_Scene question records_
☆ ☆ ☆

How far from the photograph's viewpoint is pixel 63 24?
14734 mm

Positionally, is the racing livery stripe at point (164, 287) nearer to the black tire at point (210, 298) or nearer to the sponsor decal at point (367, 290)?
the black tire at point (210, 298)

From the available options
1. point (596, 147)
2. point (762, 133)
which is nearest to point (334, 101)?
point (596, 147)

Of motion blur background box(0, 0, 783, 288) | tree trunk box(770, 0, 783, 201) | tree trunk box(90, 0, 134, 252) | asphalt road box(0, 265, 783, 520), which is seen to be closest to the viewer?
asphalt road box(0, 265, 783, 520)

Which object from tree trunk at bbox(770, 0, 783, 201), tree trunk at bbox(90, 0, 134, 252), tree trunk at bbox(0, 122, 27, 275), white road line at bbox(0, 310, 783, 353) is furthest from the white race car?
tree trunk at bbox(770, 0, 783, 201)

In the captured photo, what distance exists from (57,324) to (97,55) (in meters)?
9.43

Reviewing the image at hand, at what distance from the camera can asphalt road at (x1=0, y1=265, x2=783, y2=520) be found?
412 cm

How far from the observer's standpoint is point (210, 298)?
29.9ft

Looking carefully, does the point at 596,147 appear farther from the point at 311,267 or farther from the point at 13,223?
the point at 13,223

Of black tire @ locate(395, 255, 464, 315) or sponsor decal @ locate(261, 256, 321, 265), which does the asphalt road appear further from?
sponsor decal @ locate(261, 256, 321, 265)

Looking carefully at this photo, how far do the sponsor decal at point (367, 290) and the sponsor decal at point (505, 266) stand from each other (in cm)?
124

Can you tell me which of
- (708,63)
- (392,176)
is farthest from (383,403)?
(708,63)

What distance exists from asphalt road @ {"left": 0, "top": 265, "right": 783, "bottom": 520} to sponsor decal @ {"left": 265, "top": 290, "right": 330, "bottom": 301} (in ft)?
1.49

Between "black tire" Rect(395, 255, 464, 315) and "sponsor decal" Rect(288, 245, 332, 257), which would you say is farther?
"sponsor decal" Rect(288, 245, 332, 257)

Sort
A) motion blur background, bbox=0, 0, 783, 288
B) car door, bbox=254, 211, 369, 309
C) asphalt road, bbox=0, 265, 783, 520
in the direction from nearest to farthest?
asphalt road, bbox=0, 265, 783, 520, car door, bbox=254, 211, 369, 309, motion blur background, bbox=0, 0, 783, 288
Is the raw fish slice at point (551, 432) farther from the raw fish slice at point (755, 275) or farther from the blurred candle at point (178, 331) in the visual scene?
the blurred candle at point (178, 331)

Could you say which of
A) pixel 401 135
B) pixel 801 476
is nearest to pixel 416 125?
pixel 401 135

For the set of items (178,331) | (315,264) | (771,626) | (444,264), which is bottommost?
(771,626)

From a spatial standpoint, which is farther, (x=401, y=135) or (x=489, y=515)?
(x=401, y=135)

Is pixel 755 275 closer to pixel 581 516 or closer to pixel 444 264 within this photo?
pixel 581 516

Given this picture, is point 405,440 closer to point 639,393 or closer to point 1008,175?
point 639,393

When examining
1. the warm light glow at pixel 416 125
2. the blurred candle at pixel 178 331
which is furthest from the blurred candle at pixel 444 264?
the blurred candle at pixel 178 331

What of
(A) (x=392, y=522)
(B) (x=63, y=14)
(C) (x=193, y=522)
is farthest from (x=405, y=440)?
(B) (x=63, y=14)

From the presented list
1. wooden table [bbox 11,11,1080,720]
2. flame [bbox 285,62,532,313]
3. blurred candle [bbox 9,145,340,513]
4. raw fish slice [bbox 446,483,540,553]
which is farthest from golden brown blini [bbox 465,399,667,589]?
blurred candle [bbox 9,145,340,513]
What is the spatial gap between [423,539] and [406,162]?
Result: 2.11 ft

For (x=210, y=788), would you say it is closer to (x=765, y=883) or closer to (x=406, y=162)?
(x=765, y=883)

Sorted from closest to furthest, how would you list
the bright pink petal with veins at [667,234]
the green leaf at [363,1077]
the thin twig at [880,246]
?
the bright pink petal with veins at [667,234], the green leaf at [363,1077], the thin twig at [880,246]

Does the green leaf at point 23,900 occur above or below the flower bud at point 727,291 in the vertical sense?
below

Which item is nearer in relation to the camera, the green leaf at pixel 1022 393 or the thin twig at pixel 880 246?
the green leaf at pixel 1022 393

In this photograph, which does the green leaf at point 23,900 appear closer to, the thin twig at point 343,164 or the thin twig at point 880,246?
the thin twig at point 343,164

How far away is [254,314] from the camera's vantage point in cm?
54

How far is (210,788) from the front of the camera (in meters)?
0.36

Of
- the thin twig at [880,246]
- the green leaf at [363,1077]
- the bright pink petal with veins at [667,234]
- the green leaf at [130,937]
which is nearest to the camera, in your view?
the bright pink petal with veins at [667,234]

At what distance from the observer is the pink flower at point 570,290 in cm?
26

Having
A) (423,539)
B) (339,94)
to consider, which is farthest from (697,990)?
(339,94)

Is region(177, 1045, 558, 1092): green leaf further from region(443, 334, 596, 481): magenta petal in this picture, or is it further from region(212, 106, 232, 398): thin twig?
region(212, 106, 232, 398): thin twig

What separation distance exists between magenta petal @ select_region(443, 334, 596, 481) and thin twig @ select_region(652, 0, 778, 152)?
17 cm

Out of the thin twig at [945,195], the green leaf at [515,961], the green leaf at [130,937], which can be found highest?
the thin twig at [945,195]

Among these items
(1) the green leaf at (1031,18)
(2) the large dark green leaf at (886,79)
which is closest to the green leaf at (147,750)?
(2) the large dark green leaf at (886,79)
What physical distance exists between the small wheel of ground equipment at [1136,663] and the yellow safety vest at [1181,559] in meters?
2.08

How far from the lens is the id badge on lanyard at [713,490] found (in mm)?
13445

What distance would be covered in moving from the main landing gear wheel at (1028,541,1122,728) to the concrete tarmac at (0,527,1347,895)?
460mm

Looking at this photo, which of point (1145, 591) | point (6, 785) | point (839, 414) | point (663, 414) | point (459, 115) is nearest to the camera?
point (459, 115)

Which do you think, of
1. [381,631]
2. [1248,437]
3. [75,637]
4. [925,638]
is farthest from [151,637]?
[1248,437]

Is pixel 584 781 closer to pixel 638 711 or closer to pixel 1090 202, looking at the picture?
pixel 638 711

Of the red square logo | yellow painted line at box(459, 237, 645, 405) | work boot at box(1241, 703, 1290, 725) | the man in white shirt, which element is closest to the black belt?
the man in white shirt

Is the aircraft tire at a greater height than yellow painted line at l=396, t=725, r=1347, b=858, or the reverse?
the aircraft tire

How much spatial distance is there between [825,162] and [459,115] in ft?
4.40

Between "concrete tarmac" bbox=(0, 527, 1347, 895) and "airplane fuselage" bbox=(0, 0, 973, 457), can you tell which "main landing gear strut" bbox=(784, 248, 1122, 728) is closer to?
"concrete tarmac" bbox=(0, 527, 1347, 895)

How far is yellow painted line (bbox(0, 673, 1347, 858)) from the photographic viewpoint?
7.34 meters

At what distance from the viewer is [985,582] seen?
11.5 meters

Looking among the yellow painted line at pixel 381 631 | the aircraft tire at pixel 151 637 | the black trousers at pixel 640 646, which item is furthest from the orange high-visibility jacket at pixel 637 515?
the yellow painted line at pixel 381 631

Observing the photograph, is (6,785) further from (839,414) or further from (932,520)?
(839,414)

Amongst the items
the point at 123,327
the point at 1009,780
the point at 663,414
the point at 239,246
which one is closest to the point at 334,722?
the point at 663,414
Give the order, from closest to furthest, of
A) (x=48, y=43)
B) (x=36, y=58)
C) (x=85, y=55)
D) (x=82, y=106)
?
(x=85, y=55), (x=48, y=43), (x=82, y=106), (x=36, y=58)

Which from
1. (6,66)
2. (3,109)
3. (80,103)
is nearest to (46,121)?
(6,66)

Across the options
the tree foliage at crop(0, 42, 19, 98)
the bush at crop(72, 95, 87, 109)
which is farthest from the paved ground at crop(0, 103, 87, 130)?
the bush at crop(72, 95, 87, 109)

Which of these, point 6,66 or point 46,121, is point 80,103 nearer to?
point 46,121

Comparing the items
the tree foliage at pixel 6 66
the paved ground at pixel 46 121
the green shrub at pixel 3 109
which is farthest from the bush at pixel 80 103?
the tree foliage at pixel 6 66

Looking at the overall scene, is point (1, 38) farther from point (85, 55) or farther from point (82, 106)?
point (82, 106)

☆ ☆ ☆

Reproduce, word for word, every line starting at the line that contains "Amongst the items" and ending with the final line of the entries.

_RESPONSE_
Amongst the items
the point at 123,327
the point at 1009,780
the point at 663,414
the point at 239,246
which one is closest to the point at 334,722?
the point at 663,414
Give the order, from closest to furthest, of
A) (x=48, y=43)
B) (x=36, y=58)
C) (x=85, y=55)
D) (x=82, y=106)
?
(x=85, y=55), (x=48, y=43), (x=82, y=106), (x=36, y=58)

Which from
1. (6,66)
2. (3,109)
3. (80,103)
is nearest to (46,121)?
(6,66)

Across the options
the tree foliage at crop(0, 42, 19, 98)
the bush at crop(72, 95, 87, 109)
which is farthest from the paved ground at crop(0, 103, 87, 130)?
the bush at crop(72, 95, 87, 109)

Which of these, point 6,66 or point 46,121, is point 80,103 nearer to?
point 46,121

Comparing the items
the tree foliage at pixel 6 66
the paved ground at pixel 46 121
the green shrub at pixel 3 109
which is farthest from the bush at pixel 80 103?
the tree foliage at pixel 6 66

Looking at the overall scene, is point (1, 38) farther from point (85, 55) or farther from point (82, 106)?
point (82, 106)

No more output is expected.